Installing Flannel,Docker,kube-apiserver,kube-controller-manager,kube-scheduler and kube-dns

February 20, 2017

CHANGELOG

2018-01-06

  • update to Kubernetes v1.9.1
  • kubedns service template updated for Kubernetes 1.9
  • change defaults for k8s_ca_conf_directory and k8s_config_directory
  • introduce flexible parameter settings for kubelet via `k8s_worker_kubelet_settings/k8s_worker_kubelet_settings_user’ variables
  • introduce flexible parameter settings for kube-proxy via k8s_worker_kubeproxy_settings/k8s_worker_kubeproxy_settings_user
  • add kube-proxy healthz-bind-address setting

2018-01-03

  • k8s_cluster_dns and k8s_cluster_domain variables are gone. Values for clusterIP (the Kubernetes cluster IP for kube-dns) is now hardcoded to 10.32.0.254. Same is true for k8s_cluster_domain which was hardcoded to cluster.local. User needs to review kubedns/templates/kubedns.yaml.j2 template and adjust accordingly if the default values are not used.

2017-11-19

  • update to flannel 0.9.1

2017-10-10

  • update to flannel 0.9.0
  • flanneld config now uses VXLAN backend by default
  • add –healthz-ip and –healthz-port options to flanneld systemd service file
  • removed alsologtostderr option from systemd service file
  • use variable for flannel subnet directory
  • update CNI plugin to 0.6.0
  • variable local_cert_dir changed to k8s_ca_conf_directory / added k8s_ca_conf_directory
  • Docker update to 17.03.2-ce
  • added –masquerade-all to kube-proxy settings to avoid DNS problems
  • added healthz-bind-address and healthz-port option to kube-apiserver
  • added task to install several needed network packages
  • added missing default variable k8s_controller_manager_cluster_cidr
  • changed variable k8s_download_dir to k8s_worker_download_dir
  • a few fixes in the role
  • rename local_cert_dir -> k8s_ca_conf_directory
  • rename k8s_cni_plugins -> k8s_cni_plugin_version
  • removed k8s_kubelet_token as we now use RBAC (RBAC everywhere ;-) )

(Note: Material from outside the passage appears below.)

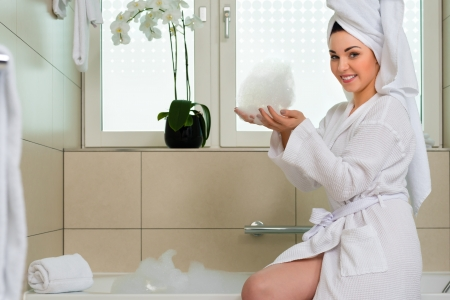 Young woman in bathroom of hotel making a bubble bath photo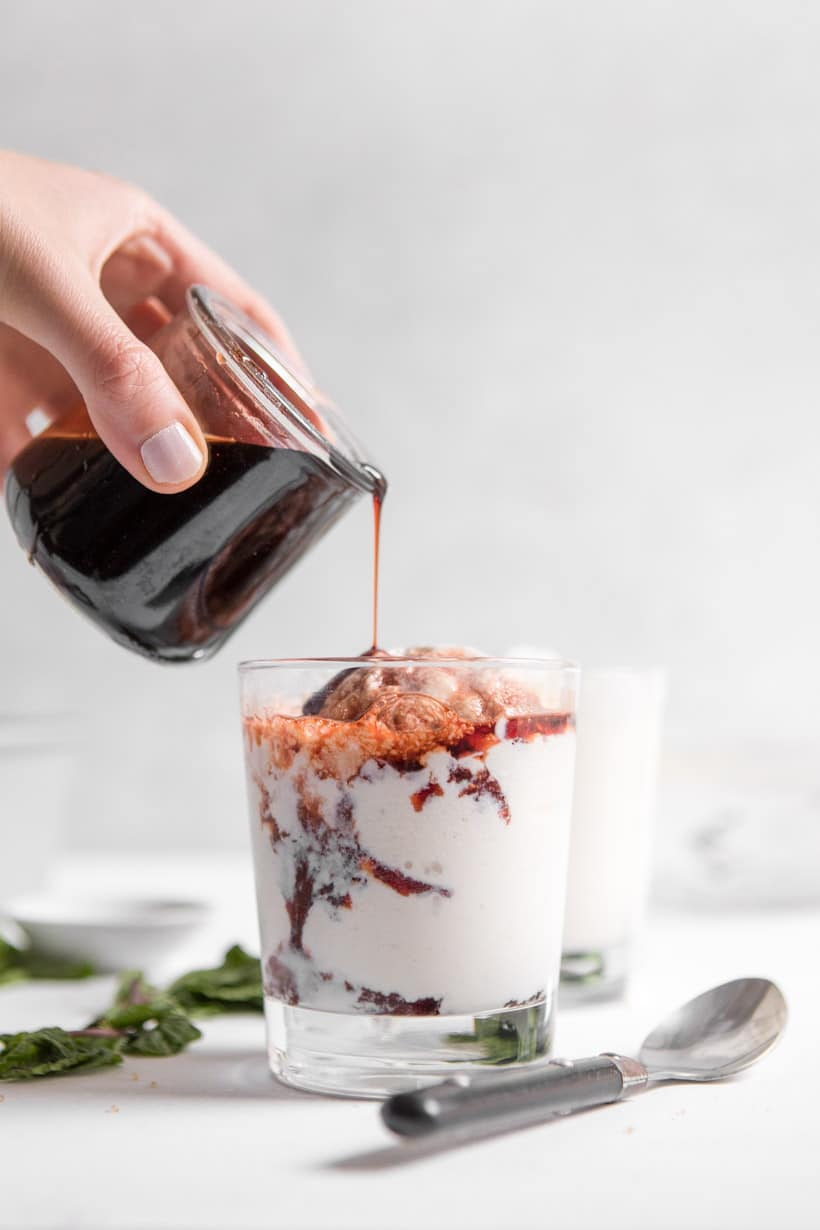 frozen greek yogurt with tart cherry sauce in a cup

This post is based on Kelsey Hightower’s Kubernetes The Hard Way - Bootstrapping Kubernetes Workers.

To allow easy communication between the hosts and their services (etcd, API server, kubelet, …) we installed PeerVPN . This gives us some kind of a unified and secure network for our Kubernetes hosts (like a AWS VPC or Google Cloud Engine VPC). Now we need the same for our pods we want to run in our cluster (let’s call it the pod network). For this we use flannel. flannel is a network fabric for containers, designed for Kubernetes.

First we need a big IP range for that. The default value in my flannel role ansible-role-flanneld is 10.200.0.0/16 (flannel_ip_range). This range is stored in etcd. Flannel will use a /24 subnet for every host where flanneld runs on out of that big IP range we configured. Further every pod on a worker node will get a IP address out of the /24 subnet which flannel uses for a specific host. On the flannel site you can see a diagram that shows pretty good how this works.

As already mentioned I created a role for installing flannel: ansible-role-flanneld. Install the role via

ansible-galaxy install githubixx.flanneld

The role has the following default settings:

# The interface on which the K8s services should listen on. As all cluster
# communication should use the PeerVPN interface the interface name is
# normally "tap0" or "peervpn0".
k8s_interface: "tap0"
# The directory to store the K8s certificates and other configuration
k8s_conf_dir: "/var/lib/kubernetes"
# CNI network plugin settings
k8s_cni_conf_dir: "/etc/cni/net.d"
# The directory from where to copy the K8s certificates. By default this
# will expand to user's LOCAL $HOME (the user that run's "ansible-playbook ..."
# plus "/k8s/certs". That means if the user's $HOME directory is e.g.
# "/home/da_user" then "k8s_ca_conf_directory" will have a value of
# "/home/da_user/k8s/certs".
k8s_ca_conf_directory: "{{ '~/k8s/certs' | expanduser }}"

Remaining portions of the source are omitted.